SUPPLIED DATA:
"""

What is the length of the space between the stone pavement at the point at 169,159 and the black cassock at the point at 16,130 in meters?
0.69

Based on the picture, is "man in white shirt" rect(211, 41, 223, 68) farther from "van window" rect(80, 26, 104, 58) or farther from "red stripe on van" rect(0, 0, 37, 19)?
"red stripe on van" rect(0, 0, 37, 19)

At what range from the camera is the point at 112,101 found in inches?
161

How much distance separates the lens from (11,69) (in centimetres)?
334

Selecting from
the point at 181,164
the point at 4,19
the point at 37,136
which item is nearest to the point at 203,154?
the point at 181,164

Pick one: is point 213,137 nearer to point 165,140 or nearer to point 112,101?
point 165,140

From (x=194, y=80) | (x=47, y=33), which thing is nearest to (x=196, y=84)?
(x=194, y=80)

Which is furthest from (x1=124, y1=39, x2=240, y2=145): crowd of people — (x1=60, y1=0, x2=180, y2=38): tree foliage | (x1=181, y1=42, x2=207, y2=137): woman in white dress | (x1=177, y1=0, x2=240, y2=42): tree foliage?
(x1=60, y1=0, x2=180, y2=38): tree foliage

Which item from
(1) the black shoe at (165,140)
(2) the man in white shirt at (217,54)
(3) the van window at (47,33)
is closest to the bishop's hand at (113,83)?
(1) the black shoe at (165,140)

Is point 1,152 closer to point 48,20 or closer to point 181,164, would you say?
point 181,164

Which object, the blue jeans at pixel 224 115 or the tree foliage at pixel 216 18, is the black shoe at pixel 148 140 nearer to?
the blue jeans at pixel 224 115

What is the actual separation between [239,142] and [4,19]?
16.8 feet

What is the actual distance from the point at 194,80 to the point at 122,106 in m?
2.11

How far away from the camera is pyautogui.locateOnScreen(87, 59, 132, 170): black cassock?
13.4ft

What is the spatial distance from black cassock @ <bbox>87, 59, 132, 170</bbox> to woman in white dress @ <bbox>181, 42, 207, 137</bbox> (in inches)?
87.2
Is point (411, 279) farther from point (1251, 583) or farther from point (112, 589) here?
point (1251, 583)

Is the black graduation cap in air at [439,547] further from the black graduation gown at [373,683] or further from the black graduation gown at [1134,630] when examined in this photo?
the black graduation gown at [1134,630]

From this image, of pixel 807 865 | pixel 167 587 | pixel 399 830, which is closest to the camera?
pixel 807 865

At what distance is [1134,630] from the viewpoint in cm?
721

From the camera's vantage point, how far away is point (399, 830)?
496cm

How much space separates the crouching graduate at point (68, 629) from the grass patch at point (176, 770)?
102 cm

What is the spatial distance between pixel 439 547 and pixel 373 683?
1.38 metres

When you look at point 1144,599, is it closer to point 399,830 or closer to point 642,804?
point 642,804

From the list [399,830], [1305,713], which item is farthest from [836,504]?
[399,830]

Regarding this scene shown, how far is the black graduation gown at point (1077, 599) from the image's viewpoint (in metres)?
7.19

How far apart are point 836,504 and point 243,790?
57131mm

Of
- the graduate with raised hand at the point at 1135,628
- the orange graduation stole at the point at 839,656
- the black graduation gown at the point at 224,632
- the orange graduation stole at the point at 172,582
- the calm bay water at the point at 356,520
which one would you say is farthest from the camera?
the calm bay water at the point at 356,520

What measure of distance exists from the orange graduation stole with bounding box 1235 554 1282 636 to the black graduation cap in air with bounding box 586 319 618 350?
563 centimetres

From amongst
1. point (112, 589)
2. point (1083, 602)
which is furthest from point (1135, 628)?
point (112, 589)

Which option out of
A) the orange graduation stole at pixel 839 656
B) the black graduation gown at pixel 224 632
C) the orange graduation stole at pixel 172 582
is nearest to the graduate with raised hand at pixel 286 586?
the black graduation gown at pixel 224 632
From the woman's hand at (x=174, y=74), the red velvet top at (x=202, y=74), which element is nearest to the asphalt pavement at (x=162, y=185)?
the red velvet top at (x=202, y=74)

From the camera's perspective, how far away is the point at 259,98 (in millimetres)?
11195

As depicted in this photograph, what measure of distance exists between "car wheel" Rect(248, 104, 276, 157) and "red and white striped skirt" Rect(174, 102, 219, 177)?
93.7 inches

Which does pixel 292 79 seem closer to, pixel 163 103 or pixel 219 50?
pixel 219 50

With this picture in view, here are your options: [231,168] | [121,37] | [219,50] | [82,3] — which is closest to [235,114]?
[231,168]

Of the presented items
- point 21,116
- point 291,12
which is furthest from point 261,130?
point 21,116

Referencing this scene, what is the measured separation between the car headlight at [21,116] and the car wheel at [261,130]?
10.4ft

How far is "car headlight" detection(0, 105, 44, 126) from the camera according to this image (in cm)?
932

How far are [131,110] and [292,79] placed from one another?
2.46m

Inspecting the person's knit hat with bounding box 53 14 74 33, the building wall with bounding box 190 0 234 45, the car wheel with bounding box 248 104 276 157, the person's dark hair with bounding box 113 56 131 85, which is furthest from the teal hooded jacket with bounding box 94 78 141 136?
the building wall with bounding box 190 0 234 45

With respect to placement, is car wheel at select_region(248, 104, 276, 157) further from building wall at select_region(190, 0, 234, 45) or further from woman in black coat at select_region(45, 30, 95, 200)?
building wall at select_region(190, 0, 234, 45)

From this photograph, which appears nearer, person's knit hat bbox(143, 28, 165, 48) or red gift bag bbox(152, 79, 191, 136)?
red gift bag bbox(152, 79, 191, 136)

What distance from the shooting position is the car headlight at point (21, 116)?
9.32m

"""

Print all of the entries exactly as they appear.

What is the length of the space between the stone pavement at the point at 169,159 and the black cassock at the point at 16,130 in meters?
0.69

Based on the picture, is "man in white shirt" rect(211, 41, 223, 68) farther from "van window" rect(80, 26, 104, 58) or farther from "red stripe on van" rect(0, 0, 37, 19)?
"red stripe on van" rect(0, 0, 37, 19)

At what range from the camera is the point at 112,101 found in inches?
161

How much distance separates the lens from (11,69) (in centimetres)?
334

Selecting from
the point at 181,164
the point at 4,19
the point at 37,136
which item is nearest to the point at 203,154?
the point at 181,164

Pick one: is point 213,137 nearer to point 165,140 or nearer to point 112,101?
point 165,140

From (x=194, y=80) | (x=47, y=33), which thing is nearest to (x=196, y=84)?
(x=194, y=80)

Which is furthest from (x1=124, y1=39, x2=240, y2=145): crowd of people — (x1=60, y1=0, x2=180, y2=38): tree foliage | (x1=181, y1=42, x2=207, y2=137): woman in white dress | (x1=177, y1=0, x2=240, y2=42): tree foliage?
(x1=60, y1=0, x2=180, y2=38): tree foliage

Which item from
(1) the black shoe at (165,140)
(2) the man in white shirt at (217,54)
(3) the van window at (47,33)
is closest to the bishop's hand at (113,83)?
(1) the black shoe at (165,140)

Is point 1,152 closer to point 48,20 or closer to point 181,164, would you say?
point 181,164

Which object, the blue jeans at pixel 224 115 or the tree foliage at pixel 216 18, is the black shoe at pixel 148 140 nearer to?
the blue jeans at pixel 224 115

What is the actual separation between [239,142] and [4,19]?
16.8 feet

What is the actual distance from the point at 194,80 to the point at 122,106 in m?
2.11

How far away from the camera is pyautogui.locateOnScreen(87, 59, 132, 170): black cassock?
13.4ft

What is the spatial distance from black cassock @ <bbox>87, 59, 132, 170</bbox> to woman in white dress @ <bbox>181, 42, 207, 137</bbox> (in inches)?
87.2
Is point (411, 279) farther from point (1251, 583) or farther from point (112, 589) here?
point (1251, 583)

Is the black graduation cap in air at [439,547] further from the black graduation gown at [373,683] or further from the black graduation gown at [1134,630] when examined in this photo?
the black graduation gown at [1134,630]

From this image, of pixel 807 865 | pixel 167 587 | pixel 399 830, which is closest to the camera?
pixel 807 865

At what distance is [1134,630] from the viewpoint in cm?
721

From the camera's vantage point, how far away is point (399, 830)?
496cm

How much space separates the crouching graduate at point (68, 629) from the grass patch at point (176, 770)?
102 cm

What is the spatial distance between pixel 439 547 and pixel 373 683?
1.38 metres

When you look at point 1144,599, is it closer to point 399,830 or closer to point 642,804?
point 642,804

From the list [399,830], [1305,713], which item is farthest from [836,504]?
[399,830]

Regarding this scene shown, how far is the black graduation gown at point (1077, 599) from the image's viewpoint (in metres)?
7.19

How far apart are point 836,504 and point 243,790?
57131mm

Of
- the graduate with raised hand at the point at 1135,628
- the orange graduation stole at the point at 839,656
- the black graduation gown at the point at 224,632
- the orange graduation stole at the point at 172,582
- the calm bay water at the point at 356,520
which one would you say is farthest from the camera?
the calm bay water at the point at 356,520

What measure of distance exists from the orange graduation stole with bounding box 1235 554 1282 636 to the black graduation cap in air with bounding box 586 319 618 350?
563 centimetres

From amongst
1. point (112, 589)
2. point (1083, 602)
which is furthest from point (1135, 628)?
point (112, 589)

Which option out of
A) the orange graduation stole at pixel 839 656
B) the black graduation gown at pixel 224 632
C) the orange graduation stole at pixel 172 582
is nearest to the graduate with raised hand at pixel 286 586?
the black graduation gown at pixel 224 632
From the woman's hand at (x=174, y=74), the red velvet top at (x=202, y=74), which element is nearest to the asphalt pavement at (x=162, y=185)?
the red velvet top at (x=202, y=74)

From the camera's perspective, how far away is the point at 259,98 (in millimetres)?
11195

As depicted in this photograph, what measure of distance exists between "car wheel" Rect(248, 104, 276, 157) and "red and white striped skirt" Rect(174, 102, 219, 177)?
93.7 inches

Which does pixel 292 79 seem closer to, pixel 163 103 or pixel 219 50?
pixel 219 50

With this picture in view, here are your options: [231,168] | [121,37] | [219,50] | [82,3] — which is closest to [235,114]?
[231,168]

Of the presented items
- point 21,116
- point 291,12
which is furthest from point 261,130?
point 21,116

Referencing this scene, what is the measured separation between the car headlight at [21,116] and the car wheel at [261,130]?
10.4ft

How far is "car headlight" detection(0, 105, 44, 126) from the camera according to this image (in cm)?
932

How far are [131,110] and [292,79] placed from one another?
2.46m

Inspecting the person's knit hat with bounding box 53 14 74 33, the building wall with bounding box 190 0 234 45, the car wheel with bounding box 248 104 276 157, the person's dark hair with bounding box 113 56 131 85, which is furthest from the teal hooded jacket with bounding box 94 78 141 136?
the building wall with bounding box 190 0 234 45

With respect to placement, is car wheel at select_region(248, 104, 276, 157) further from building wall at select_region(190, 0, 234, 45) or further from woman in black coat at select_region(45, 30, 95, 200)?
building wall at select_region(190, 0, 234, 45)

From this photograph, which appears nearer, person's knit hat bbox(143, 28, 165, 48) or red gift bag bbox(152, 79, 191, 136)?
red gift bag bbox(152, 79, 191, 136)

What distance from the shooting position is the car headlight at point (21, 116)?
9.32m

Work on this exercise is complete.